TASK STATEMENT: State how many lines of the data below contain the string "bare", giving only the number.

-------- SUPPLIED RECORDS

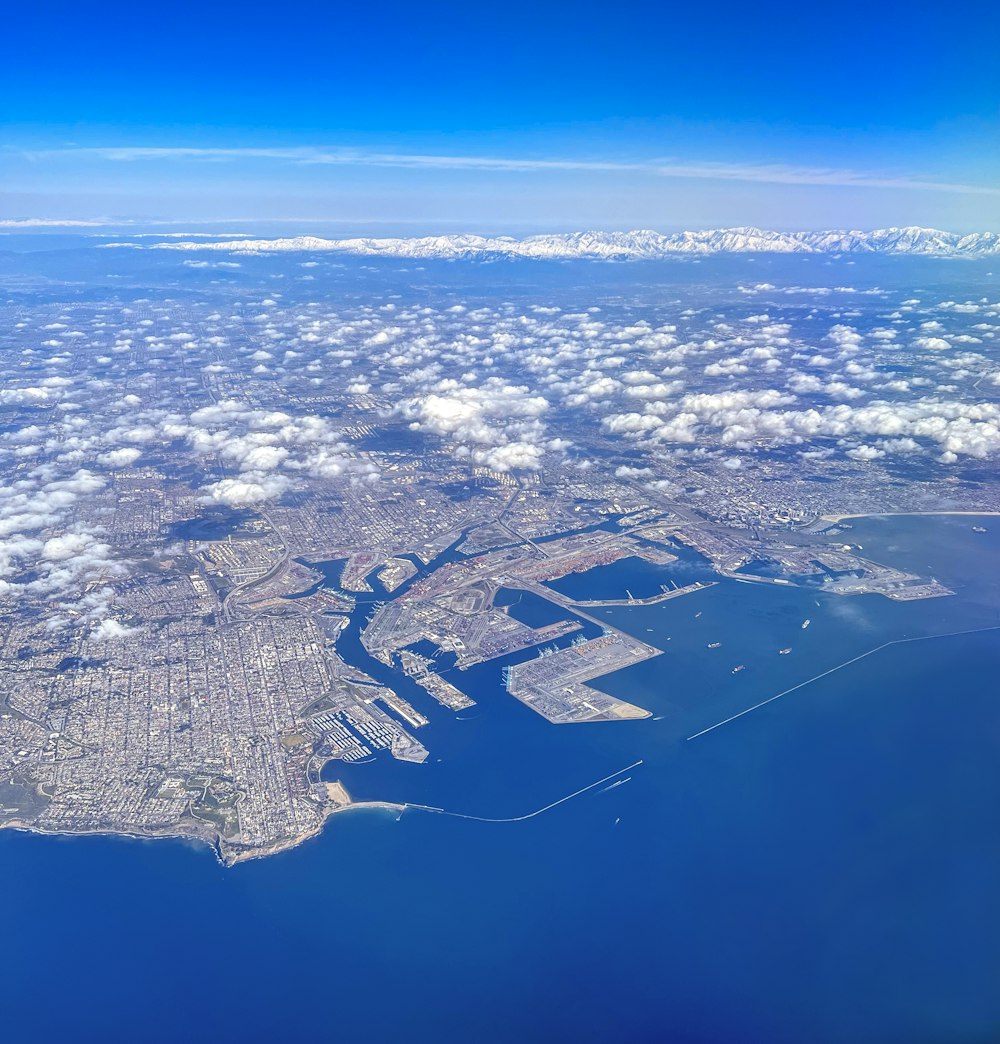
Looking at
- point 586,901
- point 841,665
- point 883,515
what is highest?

----------------
-------- SUPPLIED RECORDS

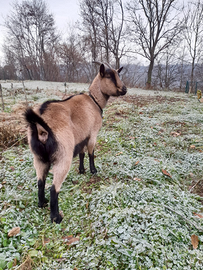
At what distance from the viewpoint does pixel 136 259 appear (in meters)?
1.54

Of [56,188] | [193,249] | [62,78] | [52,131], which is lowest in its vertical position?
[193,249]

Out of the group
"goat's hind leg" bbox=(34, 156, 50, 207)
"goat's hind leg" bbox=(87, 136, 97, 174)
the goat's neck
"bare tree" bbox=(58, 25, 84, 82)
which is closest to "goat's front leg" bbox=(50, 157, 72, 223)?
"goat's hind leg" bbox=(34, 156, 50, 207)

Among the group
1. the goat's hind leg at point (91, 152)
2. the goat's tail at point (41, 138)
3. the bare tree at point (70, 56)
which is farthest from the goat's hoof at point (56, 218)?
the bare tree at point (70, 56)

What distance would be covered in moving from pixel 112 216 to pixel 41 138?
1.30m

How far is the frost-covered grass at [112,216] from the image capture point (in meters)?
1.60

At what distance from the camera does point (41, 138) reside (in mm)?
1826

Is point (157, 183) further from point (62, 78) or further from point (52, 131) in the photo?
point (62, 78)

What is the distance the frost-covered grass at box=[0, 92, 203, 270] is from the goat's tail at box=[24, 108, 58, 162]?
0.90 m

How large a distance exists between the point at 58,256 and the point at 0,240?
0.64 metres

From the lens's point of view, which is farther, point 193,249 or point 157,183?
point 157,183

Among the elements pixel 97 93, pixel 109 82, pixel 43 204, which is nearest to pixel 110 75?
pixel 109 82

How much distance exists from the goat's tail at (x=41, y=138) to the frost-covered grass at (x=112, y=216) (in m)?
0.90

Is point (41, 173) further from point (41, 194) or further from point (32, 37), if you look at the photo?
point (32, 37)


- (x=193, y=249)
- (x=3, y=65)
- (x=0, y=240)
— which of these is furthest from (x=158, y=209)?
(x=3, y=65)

----------------

ANSWER FOR THIS EXERCISE: 3